Cela invite à proposer des activités qui stimulent l’intérêt, plutôt que de se focaliser uniquement sur la performance. C’est aussi un plaidoyer en faveur de l’adaptation pédagogique, afin de mieux répondre à l’hétérogénéité des profils et des rythmes dans une même classe.
Dans ce contexte, certains outils numériques fondés sur l’IA et les sciences cognitives ouvrent de nouvelles possibilités. En s’appuyant sur des principes comme l’hypothèse du progrès, ils permettent de concevoir des parcours différenciés qui s’ajustent automatiquement au niveau de l’élève, et soutiennent un apprentissage actif, autonome et motivant.

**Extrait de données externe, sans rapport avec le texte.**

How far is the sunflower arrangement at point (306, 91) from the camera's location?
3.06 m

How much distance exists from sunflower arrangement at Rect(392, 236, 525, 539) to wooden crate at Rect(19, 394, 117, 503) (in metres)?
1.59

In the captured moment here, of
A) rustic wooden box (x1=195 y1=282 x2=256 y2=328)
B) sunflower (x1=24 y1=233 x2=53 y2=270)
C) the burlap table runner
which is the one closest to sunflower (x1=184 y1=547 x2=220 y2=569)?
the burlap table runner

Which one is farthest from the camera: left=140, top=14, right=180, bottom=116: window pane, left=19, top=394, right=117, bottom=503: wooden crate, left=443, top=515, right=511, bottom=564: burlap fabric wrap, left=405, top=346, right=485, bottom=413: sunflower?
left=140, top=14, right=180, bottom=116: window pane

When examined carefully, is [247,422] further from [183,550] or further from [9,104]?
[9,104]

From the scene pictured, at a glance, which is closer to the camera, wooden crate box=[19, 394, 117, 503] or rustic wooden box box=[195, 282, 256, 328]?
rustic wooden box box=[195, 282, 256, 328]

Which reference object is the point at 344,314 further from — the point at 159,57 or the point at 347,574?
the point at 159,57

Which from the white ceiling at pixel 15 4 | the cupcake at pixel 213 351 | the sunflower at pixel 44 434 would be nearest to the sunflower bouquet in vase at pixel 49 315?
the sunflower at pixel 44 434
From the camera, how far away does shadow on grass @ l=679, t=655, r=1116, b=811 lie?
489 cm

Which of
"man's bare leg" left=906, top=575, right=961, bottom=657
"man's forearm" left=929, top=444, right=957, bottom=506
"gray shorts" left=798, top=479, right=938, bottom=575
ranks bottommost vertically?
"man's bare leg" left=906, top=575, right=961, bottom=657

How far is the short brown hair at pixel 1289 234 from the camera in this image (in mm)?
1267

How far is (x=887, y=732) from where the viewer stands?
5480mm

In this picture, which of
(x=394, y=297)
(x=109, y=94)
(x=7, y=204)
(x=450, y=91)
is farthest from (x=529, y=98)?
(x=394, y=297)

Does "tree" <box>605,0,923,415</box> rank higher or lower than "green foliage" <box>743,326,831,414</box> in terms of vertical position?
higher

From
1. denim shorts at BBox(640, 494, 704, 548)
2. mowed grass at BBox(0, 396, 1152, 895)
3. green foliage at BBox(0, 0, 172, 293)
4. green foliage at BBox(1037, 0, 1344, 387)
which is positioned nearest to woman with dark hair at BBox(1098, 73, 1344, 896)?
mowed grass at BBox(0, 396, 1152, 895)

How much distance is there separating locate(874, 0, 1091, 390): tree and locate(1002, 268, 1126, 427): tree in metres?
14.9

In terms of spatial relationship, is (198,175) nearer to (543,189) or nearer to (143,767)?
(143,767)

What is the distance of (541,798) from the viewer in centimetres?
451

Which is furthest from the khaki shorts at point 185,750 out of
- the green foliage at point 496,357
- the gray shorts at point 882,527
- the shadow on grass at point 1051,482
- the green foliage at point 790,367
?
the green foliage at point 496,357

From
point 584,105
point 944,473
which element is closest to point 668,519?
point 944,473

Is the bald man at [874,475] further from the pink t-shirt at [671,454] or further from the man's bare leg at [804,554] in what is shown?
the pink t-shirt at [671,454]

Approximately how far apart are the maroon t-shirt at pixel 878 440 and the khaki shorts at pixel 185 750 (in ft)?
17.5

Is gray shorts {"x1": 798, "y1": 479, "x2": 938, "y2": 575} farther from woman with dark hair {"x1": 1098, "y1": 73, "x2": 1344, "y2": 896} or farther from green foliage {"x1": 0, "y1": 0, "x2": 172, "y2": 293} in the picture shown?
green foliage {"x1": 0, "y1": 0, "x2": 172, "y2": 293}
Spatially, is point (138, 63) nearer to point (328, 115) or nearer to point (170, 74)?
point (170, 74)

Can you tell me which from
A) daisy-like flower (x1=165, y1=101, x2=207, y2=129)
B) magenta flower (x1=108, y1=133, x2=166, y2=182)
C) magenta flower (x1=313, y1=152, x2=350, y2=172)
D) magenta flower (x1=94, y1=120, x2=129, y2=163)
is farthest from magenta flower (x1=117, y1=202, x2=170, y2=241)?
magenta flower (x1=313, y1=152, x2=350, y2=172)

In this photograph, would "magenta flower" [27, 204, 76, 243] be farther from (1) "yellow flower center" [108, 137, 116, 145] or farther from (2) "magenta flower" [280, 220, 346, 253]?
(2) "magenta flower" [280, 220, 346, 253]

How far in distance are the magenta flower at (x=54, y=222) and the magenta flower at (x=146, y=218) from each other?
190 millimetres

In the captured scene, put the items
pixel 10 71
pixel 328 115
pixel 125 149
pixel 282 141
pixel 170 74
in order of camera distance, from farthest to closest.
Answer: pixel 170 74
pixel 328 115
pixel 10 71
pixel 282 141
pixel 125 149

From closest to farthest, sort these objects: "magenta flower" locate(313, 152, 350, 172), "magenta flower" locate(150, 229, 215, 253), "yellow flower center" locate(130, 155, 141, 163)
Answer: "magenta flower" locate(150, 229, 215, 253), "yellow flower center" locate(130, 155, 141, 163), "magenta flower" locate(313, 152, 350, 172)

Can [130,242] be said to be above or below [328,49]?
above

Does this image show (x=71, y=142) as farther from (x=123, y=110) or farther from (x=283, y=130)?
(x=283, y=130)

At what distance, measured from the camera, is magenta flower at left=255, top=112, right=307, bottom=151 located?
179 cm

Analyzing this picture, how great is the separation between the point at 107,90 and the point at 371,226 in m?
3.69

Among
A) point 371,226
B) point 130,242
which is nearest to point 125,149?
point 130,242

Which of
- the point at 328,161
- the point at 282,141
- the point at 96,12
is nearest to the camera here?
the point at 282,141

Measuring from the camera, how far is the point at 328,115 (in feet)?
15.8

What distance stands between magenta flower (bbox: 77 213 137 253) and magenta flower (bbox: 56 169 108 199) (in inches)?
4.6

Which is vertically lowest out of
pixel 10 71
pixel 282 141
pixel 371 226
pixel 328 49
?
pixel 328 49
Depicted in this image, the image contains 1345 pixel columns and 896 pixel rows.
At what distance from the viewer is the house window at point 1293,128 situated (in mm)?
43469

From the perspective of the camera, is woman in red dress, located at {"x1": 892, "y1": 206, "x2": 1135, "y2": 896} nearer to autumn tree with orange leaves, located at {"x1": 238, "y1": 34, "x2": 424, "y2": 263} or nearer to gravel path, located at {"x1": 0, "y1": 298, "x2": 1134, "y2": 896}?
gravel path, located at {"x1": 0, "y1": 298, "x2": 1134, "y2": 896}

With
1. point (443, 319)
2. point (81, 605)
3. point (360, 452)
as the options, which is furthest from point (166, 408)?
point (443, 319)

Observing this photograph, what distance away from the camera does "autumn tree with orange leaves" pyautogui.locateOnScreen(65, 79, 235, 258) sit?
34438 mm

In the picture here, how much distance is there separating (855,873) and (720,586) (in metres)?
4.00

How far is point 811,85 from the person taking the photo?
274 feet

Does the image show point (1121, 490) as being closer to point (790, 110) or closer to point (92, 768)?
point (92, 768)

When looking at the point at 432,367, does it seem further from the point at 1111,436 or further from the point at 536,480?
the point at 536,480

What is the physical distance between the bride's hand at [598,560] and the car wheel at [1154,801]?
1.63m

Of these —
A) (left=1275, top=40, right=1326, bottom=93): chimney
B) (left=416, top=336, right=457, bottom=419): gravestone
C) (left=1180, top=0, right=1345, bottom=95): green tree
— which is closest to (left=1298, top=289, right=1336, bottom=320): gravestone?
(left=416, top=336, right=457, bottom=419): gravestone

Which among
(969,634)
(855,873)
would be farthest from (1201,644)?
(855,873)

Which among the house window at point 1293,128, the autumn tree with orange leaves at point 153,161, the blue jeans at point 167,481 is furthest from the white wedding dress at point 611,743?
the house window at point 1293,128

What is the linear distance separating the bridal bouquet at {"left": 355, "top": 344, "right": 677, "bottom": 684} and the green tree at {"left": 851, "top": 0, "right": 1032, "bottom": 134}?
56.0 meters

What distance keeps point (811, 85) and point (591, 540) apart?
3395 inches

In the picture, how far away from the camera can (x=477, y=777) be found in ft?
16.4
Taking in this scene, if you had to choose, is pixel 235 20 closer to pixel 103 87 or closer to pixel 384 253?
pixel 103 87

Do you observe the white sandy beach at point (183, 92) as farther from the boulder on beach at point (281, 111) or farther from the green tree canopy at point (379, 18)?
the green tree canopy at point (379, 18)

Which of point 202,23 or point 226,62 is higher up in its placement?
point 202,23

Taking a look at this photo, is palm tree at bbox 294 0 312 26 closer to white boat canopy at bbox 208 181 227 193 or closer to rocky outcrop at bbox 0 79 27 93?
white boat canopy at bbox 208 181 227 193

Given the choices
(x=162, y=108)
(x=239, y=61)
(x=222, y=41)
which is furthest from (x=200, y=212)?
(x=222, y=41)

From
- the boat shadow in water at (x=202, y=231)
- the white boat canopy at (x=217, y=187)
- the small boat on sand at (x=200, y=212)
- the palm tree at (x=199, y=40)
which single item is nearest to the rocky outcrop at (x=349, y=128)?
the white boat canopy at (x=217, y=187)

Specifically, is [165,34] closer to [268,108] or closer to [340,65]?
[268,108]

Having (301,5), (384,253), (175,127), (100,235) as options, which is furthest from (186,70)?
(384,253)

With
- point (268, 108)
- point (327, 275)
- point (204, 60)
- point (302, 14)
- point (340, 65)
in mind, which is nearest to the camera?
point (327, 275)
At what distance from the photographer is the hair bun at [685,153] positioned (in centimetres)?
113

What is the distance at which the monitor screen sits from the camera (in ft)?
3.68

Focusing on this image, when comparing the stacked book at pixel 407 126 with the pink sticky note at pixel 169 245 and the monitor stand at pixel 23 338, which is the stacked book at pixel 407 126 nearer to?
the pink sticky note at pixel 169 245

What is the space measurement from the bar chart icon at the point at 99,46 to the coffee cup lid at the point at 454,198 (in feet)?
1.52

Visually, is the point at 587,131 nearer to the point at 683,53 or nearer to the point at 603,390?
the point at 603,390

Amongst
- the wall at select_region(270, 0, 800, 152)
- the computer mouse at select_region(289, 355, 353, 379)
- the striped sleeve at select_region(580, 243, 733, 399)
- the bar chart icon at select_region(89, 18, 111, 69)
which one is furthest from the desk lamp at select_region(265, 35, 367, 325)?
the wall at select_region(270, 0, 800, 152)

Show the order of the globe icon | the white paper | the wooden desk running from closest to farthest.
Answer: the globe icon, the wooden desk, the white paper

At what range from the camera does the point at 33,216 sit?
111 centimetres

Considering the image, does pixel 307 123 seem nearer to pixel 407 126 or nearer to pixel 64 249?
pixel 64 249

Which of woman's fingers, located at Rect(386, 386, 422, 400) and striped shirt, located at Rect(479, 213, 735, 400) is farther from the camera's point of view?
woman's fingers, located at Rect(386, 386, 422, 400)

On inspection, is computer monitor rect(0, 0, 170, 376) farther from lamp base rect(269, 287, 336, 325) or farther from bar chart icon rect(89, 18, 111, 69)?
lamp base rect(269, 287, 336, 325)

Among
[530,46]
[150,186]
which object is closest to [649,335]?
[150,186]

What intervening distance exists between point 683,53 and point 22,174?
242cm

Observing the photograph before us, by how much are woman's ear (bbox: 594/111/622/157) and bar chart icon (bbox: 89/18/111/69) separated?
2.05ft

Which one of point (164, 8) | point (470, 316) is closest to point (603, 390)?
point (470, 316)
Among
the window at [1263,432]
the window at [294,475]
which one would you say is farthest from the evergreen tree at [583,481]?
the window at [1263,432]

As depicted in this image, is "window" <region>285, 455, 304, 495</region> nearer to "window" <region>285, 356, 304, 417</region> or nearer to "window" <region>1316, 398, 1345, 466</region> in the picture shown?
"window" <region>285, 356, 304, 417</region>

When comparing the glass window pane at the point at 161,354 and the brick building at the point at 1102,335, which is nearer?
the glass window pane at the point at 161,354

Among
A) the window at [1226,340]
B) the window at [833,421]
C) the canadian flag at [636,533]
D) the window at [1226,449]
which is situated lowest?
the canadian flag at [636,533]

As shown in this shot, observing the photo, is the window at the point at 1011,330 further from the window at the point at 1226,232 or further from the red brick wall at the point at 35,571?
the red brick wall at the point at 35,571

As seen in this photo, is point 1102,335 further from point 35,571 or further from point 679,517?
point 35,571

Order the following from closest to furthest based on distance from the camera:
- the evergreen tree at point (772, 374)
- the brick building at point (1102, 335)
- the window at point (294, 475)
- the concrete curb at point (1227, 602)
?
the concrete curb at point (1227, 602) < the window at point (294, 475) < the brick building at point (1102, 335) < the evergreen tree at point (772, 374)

M.I.A Seconde est un exemple de ressource qui se base sur cette hypothèse. Conçue pour accompagner les élèves dans la consolidation des automatismes mathématiques en lien avec les attendus de fin de cycle 4, elle intègre les travaux de recherche évoqués pendant la conférence. Les exercices proposés sont adaptatifs : ils évoluent en fonction des réponses données par l’élève, afin de maintenir un niveau de défi juste, propice à l’engagement. L’élève est ainsi guidé dans une progression personnalisée, tout en étant acteur de son apprentissage.
En somme, comprendre les mécanismes cérébraux de la curiosité, c’est ouvrir la voie à une pédagogie plus fine, plus motivante, et mieux outillée pour faire réussir tous les élèves. La conférence de Pierre-Yves Oudeyer rappelle qu’en articulant sciences cognitives, IA et pratiques de terrain de manière efficiente, des solutions concrètes peuvent émerger. Des dispositifs comme M.I.A Seconde en sont une illustration accessible et déjà mobilisable dans les classes.
Comprendre les mécanismes cérébraux de la curiosité, c’est aussi ouvrir la voie à des outils éducatifs plus intelligents. En intégrant ces découvertes, il devient possible de concevoir des séquences d’exercices dynamiques, qui s’ajustent automatiquement aux besoins et aux rythmes des élèves. Des systèmes comme ceux développés par EvidenceB s’inscrivent déjà dans cette logique, en combinant sciences cognitives, IA et pratiques pédagogiques.
En conclusion, cette conférence met en lumière une ambition principale: mieux apprendre à apprendre, en s’appuyant sur les ressorts naturels de la curiosité humaine. Et si l’IA peut aider à les amplifier sans les remplacer, c’est peut-être là que réside l’avenir de l’éducation.